BOSTON — One reason for area Red Sox fans to show at least a bit of love to the Rays is Tampa Bay right-handed hurler Alex Cobb, who spent the very early part of his life living in North Reading.
Cobb’s family moved from North Reading to Vero Beach, Fla., when Cobb was just 2 years old. Cobb’s parents raised their sons as Boston Red Sox fans.
The right-hander still has family in Worcester and friends of the family in North Reading. So he, his parents and brother visited this area every summer when he was young.
Cobb will take the mound in Game 3 of the American League Division Series tomorrow in Tampa Bay opposite Red Sox righty Clay Buchholz.
The 25-year-old Cobb went 11-3 with a 2.76 ERA in 22 starts this season. He also was the winning pitcher in the one-game Wild Card playoff in Cleveland on Wednesday. He hurled 6.2 scoreless innings.
He started just 22 games because he went on the disabled list for two months after a line drive back to the mound struck him in the right ear on June 15. He sufered a concussion and was carted off the field on a stretcher.
“Alex is definitely a strong-minded kid so after he got hit, I would get texts from him saying he’s doing great, he’s going to be back soon and he really wanted to get back on the field,” Rays bench coach Dave Martinez said before yesterday’s game. “So we knew it wasn’t going to be long. He was just waiting to be cleared.”
Cobb demonstrated his ability to thrive in a pressure situation Wednesday.
“He’s become that pitcher just by hard work,” Martinez said. “He wants the ball every five days. If it was up to him, he’d take it every three days.”
Tampa took its time developing Cobb, a fourth-round pick in 2006 who logged slightly more than 580 minor league innings, not including his rehab stint this year. The Rays have done that with several of their pitching prospects.
“The thing is to bring them up slowly, let them develop and then when we get them here, they are typically ready to go,” Martinez said. “There’s no difference with Alex. ... And he proved to be one of our best pitchers. He’s developed really well. Love him. He’s a gamer.”
Cobb certainly hasn’t had the easiest life. During his senior high school baseball season, his mother, Lindsay Miller-Cobb, died of a stroke at 49 years old.
Also, Cobb’s brother R.J., a captain in the Army, was on patrol in Iraq when an improvised explosive device was thrown at his vehicle. Luckily, R.J. was fine, although a piece of shrapnel had lodged in his hand.
“Very humble,” Martinez said about Cobb. “Great kid.”
Tampa 22-year-old rookie right fielder Wil Myers again heard his name chanted during Game 2. His defensive miscue in the fourth inning of Game 1 opened the gates for the Red Sox to score five times that inning.

Scene geometry reasoning data:
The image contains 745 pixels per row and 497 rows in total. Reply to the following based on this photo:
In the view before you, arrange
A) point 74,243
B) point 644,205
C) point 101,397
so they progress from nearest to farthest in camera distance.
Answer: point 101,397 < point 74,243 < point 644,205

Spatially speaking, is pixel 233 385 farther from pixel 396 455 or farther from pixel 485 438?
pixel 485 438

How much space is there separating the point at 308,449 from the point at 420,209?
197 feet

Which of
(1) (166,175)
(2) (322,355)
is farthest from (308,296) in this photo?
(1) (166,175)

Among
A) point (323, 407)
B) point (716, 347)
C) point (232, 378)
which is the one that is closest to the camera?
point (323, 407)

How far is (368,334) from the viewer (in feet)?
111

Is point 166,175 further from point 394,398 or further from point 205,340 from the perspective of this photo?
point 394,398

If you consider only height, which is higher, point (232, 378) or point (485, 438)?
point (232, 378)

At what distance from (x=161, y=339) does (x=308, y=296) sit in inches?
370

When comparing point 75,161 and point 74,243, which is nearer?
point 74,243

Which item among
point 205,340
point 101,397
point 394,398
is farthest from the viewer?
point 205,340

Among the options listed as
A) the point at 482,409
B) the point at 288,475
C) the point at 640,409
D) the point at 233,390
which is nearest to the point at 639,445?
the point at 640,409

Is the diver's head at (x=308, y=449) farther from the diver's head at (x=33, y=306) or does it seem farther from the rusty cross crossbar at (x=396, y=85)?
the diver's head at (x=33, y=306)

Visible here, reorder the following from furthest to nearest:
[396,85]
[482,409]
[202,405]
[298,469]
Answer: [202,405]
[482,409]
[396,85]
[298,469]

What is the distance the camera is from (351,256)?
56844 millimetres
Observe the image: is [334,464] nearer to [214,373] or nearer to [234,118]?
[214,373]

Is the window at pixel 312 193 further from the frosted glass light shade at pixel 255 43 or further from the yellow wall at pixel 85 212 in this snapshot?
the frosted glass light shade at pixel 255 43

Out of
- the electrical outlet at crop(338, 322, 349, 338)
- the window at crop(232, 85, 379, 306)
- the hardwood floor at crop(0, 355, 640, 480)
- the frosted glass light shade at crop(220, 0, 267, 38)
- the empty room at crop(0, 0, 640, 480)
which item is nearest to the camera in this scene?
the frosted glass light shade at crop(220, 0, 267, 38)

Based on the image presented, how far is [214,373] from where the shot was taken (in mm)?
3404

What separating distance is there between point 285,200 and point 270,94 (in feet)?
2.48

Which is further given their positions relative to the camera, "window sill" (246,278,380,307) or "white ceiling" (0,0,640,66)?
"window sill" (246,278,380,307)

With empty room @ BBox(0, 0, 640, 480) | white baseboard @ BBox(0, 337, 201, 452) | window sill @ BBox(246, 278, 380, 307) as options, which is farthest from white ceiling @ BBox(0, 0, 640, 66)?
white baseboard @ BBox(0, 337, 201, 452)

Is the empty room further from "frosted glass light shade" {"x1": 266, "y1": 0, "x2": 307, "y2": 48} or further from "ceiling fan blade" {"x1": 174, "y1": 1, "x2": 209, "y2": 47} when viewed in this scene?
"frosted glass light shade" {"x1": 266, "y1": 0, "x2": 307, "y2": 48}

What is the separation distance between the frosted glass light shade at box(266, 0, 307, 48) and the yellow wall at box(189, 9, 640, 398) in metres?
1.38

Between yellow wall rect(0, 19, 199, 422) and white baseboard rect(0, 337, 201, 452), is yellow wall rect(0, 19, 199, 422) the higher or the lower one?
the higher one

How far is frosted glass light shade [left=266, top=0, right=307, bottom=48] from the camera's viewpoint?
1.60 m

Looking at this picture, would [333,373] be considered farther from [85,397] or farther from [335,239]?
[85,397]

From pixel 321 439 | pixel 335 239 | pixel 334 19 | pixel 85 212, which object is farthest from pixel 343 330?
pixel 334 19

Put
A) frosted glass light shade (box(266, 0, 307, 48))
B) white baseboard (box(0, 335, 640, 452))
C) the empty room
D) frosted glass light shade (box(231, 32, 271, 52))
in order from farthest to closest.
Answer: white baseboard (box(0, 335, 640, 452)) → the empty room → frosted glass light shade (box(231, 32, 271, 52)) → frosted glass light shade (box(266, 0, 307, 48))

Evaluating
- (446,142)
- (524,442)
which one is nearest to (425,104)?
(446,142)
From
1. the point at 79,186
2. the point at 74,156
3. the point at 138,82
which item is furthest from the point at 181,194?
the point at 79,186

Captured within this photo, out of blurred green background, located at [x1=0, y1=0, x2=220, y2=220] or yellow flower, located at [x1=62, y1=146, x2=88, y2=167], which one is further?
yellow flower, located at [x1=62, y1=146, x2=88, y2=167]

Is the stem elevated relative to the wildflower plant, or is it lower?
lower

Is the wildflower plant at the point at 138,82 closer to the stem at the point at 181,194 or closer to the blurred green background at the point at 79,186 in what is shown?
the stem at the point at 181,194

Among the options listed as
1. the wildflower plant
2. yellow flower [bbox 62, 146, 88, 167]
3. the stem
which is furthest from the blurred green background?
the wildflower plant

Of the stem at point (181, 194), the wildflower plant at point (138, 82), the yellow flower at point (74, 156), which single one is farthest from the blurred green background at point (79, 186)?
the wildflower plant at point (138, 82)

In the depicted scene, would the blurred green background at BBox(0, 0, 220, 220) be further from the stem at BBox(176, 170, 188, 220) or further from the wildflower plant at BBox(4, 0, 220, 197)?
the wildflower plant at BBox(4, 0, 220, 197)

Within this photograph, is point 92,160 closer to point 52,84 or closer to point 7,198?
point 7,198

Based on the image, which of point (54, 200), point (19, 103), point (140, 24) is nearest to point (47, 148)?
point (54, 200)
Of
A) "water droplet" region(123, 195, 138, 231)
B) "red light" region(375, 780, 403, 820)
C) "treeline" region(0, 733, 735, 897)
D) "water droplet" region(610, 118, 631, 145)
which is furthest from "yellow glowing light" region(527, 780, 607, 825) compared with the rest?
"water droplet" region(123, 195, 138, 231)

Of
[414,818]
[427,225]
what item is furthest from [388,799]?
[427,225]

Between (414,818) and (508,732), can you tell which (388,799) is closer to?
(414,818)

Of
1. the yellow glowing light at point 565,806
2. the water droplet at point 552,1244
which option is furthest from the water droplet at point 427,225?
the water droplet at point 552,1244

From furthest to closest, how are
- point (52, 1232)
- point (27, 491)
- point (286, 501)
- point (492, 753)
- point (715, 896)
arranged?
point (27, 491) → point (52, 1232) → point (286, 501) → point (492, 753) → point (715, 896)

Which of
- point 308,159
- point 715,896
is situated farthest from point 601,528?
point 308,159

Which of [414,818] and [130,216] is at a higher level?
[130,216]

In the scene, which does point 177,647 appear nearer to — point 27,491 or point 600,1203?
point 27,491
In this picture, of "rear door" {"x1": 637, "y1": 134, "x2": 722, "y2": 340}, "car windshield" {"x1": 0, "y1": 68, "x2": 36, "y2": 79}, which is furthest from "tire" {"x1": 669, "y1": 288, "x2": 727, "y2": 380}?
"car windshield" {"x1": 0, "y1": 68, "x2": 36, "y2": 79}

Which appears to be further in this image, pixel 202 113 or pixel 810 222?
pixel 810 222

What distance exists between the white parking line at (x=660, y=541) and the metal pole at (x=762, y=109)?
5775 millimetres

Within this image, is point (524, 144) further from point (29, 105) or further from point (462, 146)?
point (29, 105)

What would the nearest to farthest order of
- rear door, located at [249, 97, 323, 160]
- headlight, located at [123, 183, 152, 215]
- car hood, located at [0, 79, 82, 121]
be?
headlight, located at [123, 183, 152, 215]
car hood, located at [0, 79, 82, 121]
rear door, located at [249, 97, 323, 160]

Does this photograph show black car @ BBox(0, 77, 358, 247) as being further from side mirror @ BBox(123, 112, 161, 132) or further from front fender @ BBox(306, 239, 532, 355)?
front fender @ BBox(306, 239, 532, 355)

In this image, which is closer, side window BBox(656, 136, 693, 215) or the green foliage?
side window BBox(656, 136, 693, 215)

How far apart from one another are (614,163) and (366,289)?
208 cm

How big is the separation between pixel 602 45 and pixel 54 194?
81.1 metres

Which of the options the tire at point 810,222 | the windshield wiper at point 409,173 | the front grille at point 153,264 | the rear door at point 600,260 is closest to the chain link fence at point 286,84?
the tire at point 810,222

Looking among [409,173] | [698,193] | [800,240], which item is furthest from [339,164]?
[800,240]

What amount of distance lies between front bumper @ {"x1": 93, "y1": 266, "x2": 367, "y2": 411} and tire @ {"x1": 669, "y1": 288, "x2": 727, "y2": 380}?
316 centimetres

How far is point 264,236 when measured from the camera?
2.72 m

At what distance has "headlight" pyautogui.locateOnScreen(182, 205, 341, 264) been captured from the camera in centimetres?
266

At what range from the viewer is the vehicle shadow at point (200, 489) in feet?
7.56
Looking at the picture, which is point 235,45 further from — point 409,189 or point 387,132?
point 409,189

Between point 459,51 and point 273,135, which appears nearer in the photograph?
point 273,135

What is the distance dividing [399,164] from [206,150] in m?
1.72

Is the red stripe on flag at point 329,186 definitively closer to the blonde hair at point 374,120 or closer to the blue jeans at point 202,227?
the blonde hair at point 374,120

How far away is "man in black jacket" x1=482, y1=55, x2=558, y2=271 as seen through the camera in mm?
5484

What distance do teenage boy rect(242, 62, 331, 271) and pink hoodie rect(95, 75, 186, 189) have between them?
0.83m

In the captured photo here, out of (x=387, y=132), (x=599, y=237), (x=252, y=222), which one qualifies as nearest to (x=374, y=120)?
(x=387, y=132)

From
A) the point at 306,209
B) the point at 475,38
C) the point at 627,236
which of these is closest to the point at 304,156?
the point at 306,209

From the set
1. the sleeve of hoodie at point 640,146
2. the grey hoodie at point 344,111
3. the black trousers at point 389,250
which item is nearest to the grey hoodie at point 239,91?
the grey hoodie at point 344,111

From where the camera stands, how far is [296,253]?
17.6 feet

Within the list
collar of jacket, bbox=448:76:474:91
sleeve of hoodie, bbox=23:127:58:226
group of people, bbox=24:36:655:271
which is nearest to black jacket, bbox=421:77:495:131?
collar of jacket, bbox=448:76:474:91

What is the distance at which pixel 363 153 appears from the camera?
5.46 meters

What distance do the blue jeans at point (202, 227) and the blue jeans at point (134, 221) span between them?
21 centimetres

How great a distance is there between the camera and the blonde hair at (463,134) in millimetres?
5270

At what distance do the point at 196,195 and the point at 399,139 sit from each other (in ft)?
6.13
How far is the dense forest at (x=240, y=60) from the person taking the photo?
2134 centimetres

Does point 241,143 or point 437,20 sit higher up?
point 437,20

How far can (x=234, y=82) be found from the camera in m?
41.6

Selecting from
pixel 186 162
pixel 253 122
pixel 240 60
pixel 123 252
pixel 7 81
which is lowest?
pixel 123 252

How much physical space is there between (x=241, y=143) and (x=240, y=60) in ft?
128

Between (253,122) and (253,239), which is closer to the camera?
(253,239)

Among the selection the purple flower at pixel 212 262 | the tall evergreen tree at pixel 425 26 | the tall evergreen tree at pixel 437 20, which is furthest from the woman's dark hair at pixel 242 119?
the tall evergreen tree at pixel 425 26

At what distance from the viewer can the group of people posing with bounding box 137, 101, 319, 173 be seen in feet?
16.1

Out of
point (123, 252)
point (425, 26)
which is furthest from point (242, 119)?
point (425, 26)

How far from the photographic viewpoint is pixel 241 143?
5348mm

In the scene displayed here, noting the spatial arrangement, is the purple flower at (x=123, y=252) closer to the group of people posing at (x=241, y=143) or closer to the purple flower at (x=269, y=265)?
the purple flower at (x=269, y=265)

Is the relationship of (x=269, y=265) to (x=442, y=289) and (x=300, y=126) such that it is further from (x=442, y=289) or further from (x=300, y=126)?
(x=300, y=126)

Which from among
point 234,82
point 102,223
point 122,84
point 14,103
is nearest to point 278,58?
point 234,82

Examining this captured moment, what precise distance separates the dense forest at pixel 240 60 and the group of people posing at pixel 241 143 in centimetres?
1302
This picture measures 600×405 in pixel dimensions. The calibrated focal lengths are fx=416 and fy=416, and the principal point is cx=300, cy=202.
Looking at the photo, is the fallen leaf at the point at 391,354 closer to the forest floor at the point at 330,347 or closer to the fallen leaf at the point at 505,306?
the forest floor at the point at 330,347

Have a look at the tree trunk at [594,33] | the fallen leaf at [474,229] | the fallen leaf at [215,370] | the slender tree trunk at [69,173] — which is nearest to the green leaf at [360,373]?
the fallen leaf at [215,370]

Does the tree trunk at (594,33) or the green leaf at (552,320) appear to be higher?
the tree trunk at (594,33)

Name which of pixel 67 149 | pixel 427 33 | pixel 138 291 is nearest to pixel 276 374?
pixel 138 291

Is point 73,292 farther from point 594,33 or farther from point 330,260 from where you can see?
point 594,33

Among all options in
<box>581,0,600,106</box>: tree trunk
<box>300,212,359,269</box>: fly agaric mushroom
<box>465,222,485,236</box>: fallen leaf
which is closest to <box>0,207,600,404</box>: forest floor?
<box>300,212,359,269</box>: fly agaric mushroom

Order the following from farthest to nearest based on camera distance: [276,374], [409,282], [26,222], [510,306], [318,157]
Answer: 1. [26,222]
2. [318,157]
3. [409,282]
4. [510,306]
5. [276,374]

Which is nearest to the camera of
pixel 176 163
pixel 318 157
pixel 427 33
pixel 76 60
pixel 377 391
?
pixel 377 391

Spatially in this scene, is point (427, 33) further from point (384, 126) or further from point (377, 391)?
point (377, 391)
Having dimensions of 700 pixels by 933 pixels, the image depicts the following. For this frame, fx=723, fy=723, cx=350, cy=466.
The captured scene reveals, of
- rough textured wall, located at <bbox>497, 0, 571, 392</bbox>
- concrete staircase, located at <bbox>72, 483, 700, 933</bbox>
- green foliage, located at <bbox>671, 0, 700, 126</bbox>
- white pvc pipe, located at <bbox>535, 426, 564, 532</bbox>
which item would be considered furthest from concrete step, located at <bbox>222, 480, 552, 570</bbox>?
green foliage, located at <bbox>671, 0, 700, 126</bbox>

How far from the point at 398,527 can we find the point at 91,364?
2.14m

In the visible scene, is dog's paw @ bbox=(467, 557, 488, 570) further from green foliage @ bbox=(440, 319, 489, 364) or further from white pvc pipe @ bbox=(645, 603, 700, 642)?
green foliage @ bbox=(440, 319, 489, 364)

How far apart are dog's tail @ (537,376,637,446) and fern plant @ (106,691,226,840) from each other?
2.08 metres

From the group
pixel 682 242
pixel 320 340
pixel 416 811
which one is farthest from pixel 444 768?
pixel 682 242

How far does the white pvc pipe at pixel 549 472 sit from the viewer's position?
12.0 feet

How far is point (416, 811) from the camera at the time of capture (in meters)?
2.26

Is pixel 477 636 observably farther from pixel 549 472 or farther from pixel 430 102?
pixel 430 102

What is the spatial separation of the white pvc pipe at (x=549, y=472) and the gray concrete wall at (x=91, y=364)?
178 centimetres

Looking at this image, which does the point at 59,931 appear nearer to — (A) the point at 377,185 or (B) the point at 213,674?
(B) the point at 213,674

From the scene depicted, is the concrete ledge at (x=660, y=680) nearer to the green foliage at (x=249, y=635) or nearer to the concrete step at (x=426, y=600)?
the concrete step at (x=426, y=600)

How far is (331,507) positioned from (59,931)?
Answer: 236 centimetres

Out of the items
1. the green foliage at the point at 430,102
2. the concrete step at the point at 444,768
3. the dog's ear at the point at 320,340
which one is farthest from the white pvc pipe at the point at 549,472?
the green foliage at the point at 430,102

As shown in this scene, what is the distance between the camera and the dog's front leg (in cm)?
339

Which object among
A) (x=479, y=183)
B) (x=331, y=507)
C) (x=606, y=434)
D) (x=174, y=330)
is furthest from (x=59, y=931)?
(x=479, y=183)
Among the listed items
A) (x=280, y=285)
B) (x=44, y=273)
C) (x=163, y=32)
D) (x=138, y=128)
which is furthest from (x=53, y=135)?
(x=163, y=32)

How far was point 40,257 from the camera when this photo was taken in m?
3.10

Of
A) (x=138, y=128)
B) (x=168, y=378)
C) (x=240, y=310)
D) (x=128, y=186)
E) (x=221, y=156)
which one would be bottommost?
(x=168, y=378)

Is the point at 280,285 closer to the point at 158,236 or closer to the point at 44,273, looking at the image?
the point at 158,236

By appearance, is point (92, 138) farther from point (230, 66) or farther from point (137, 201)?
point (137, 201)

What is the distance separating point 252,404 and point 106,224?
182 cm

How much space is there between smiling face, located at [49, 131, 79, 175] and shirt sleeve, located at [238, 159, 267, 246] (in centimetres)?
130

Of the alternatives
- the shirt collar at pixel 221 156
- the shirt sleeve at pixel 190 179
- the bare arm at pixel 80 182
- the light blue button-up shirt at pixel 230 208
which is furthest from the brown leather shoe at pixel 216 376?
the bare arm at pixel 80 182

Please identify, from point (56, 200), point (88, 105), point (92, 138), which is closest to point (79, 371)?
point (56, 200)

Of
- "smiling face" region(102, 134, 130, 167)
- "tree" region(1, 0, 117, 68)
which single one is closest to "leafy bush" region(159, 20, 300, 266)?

_Work order A_: According to the article about Alex Cobb, how old was he when his family moved from North Reading to Vero Beach?
_Work order B_: Copy the passage of the article about Alex Cobb starting with "Cobb’s family moved" and going on through "on a stretcher.".
The data above is separate material and has no connection to the article about Alex Cobb.

_Expected output A_: He was 2 years old.

_Expected output B_:
Cobb’s family moved from North Reading to Vero Beach, Fla., when Cobb was just 2 years old. Cobb’s parents raised their sons as Boston Red Sox fans.
The right-hander still has family in Worcester and friends of the family in North Reading. So he, his parents and brother visited this area every summer when he was young.
Cobb will take the mound in Game 3 of the American League Division Series tomorrow in Tampa Bay opposite Red Sox righty Clay Buchholz.
The 25-year-old Cobb went 11-3 with a 2.76 ERA in 22 starts this season. He also was the winning pitcher in the one-game Wild Card playoff in Cleveland on Wednesday. He hurled 6.2 scoreless innings.
He started just 22 games because he went on the disabled list for two months after a line drive back to the mound struck him in the right ear on June 15. He sufered a concussion and was carted off the field on a stretcher.